1970, Saskatoon, Saskatchewan

Les performances, photographies et vidéogrammes d’Althea Thauberger sont le fruit d’une collaboration soigneusement préparée avec des groupes ou des collectivités particulières. Par  intérêt pour la documentation des enclaves sociales issues d’une forme quelconque de solitude – sans-abri du centre-ville de Vancouver, femmes de militaires américains, jeunes chanteuses-compositrices canadiennes, jeunes fonctionnaires allemands de sexe masculin – Thauberger cherche à créer des situations de nature à permettre à ses sujets d’exprimer leurs idées de l’autodéfinition, de l’aliénation et de la communauté. Elle se rend sur place orchestrer des performances qui renvoient à leur réalité, à dessein de mettre en lumière les circonstances de leur différence. La mort e la miseria (2008) procède de son travail auprès des Ladins du val de Fassa en Italie.

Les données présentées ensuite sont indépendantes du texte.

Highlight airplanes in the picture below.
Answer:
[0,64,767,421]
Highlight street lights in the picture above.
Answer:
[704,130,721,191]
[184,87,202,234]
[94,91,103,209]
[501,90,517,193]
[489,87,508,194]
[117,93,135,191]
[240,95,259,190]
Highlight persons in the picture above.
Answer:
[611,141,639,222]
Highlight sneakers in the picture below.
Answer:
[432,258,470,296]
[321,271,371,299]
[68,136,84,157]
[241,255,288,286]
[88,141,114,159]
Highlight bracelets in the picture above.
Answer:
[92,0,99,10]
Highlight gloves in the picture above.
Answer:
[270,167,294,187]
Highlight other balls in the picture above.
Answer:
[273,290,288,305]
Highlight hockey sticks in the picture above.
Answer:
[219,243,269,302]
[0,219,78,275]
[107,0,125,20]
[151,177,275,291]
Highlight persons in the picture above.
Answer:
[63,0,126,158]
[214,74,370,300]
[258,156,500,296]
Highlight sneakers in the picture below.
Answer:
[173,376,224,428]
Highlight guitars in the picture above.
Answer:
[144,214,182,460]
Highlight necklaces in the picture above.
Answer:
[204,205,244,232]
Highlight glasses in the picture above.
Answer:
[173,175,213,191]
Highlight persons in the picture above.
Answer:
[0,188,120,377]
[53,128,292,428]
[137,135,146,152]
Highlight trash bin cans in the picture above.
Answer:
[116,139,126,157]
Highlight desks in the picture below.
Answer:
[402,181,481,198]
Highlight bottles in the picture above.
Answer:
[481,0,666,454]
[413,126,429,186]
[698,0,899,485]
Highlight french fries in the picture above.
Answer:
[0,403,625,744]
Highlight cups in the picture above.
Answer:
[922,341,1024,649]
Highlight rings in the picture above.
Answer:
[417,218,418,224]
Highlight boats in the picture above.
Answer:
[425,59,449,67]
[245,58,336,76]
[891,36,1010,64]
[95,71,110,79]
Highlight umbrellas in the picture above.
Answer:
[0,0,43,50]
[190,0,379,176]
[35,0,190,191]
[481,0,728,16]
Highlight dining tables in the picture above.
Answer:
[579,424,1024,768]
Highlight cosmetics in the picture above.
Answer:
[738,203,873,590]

Thauberger est bachelière ès beaux-arts (BFA) de l’Université Concordia à Montréal (2000) et maître ès beaux-arts (MFA) de l’Université de Victoria, Colombie-Britannique (2002). Elle a participé à de nombreuses expositions collectives nationales et internationales, dont la IIIe triennale internationale de Guangzhou, Chine (2008) ; Manifesta 7, Trento, Italie (2008) ; et Baja to Vancouver, organisée par le Musée des beaux-arts de Seattle, le Musée d’art contemporain de San Diego, le Musée des beaux-arts de Vancouver et le CCA Wattis Institute, San Francisco (2003). Candidate désignée au Prix artistique Sobey en 2004, elle s’est vue consacrer plusieurs expositions particulières, y compris, dernièrement, les manifestations de la  Galerie Susan Hobbs, Toronto (2008) ; du Musée des beaux-arts du Grand Victoria (Colombie-Britannique) (2008) ; John Connelly Presents, New York (2007) ; du Basis voor Actuele Kunst – BAK, Utrecht (2007) ; du Künstlerhaus Bethanien, Berlin (2006) ; du Musée de Berkeley, Université de Berkeley (2005) ; et de White Columns, New York (2004). Thauberger a réalisé des projets publics à Vancouver (2008) ; à San Diego/Tijuana (2005) ; à Ottawa (2005) ; à Montréal (2005) ; et à Richmond (Colombie-Britannique) (2003).